• _Problem requirements_: Reproduce a passage of the cyberbullying account word for word, beginning at the words "The dirty details" and stopping after the words "to our family!".

• _Document segment_:
#####
How I Survived Cyberbullying Like A Boss
Cyberbullying and harassment can have a devastating impact on peoples lives. Even though there is little that can be done to prevent someone from saying whatever they want about you online regardless of the truth, there are things that can be done to mitigate the situation. If you are affected by online harassment, follow the links throughout the article to our various support services.
With nearly a decade of experience as a marketing professional working with fortune 500 companies, non-profits, and trade associations to monitor and improve their online presence, I have always been acutely aware of the power of the internet and the permanence of digital information. I know from professional experience that even the most innocuous posts, such as an Amazon review, can live online forever. Once it’s out there, somebody is going to see it. Somebody’s going to share it. And something (i.e., Google) is going to save it.
For this reason, I have always been diligent about setting strict privacy settings on my social media profiles and limiting my digital footprint. Once I had my son, I went above and beyond to protect his images, ensuring that only close friends and family had access to his adorable (and abundant) updates. You can imagine my shock then when a simple Google alert notified me that my name was being slandered across the internet by an individual on a personal mission of vengeance – and they used my son to do it.
The dirty details
I’d like to point out that I am not in the business of sharing my personal life in too much detail. But having now traveled down the dirty, vicious road of cyberbullying, I feel it’s important to tell my story so others can learn from it. You see, for the past three years, my husband and I have been dealing with non-stop harassment from an ex-partner – constant phone calls and text messages from random numbers, countless emails from dozens of fake accounts – all aimed at disrupting our peaceful, happy life. We did what anyone would do. We changed phone numbers, blocked emails, and went about our lives normally, even welcoming a healthy, happy baby boy to our family!
What happened next shook us to our cores
It was an ordinary day at work when a VP-level team member showed me an email he received, demanding he give the ex-partner my contact information. I immediately notified my boss and the HR department of my situation. Fortunately, my company showed compassion and understanding and went above and beyond to protect me. The building security team was alerted and the IT department set up dummy accounts so that any further attempts to contact me would be diverted and monitored. It was mortifying to deal with such personal issues at work, but having everyone rally around me assured me that even this level of bullying could be overcome.
Then it happened. A simple Google alert that I had put in place to monitor mentions of my name showed that they were posting false and denigrating statements about me across a variety of revenge websites. Not only was I being attacked on a personal level, but they were also spreading lies about how I treated my clients. My professional reputation and my very livelihood was at stake. To make matters worse, I saw a photo of my then 4-month old son, plastered on a revenge website with the sole purpose of hurting me where it counts.
#####
• _Record list_:

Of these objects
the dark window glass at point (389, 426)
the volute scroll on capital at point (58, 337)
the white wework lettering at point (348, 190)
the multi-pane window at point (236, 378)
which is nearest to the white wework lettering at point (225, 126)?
#####
• _Full solution_:
The dirty details
I’d like to point out that I am not in the business of sharing my personal life in too much detail. But having now traveled down the dirty, vicious road of cyberbullying, I feel it’s important to tell my story so others can learn from it. You see, for the past three years, my husband and I have been dealing with non-stop harassment from an ex-partner – constant phone calls and text messages from random numbers, countless emails from dozens of fake accounts – all aimed at disrupting our peaceful, happy life. We did what anyone would do. We changed phone numbers, blocked emails, and went about our lives normally, even welcoming a healthy, happy baby boy to our family!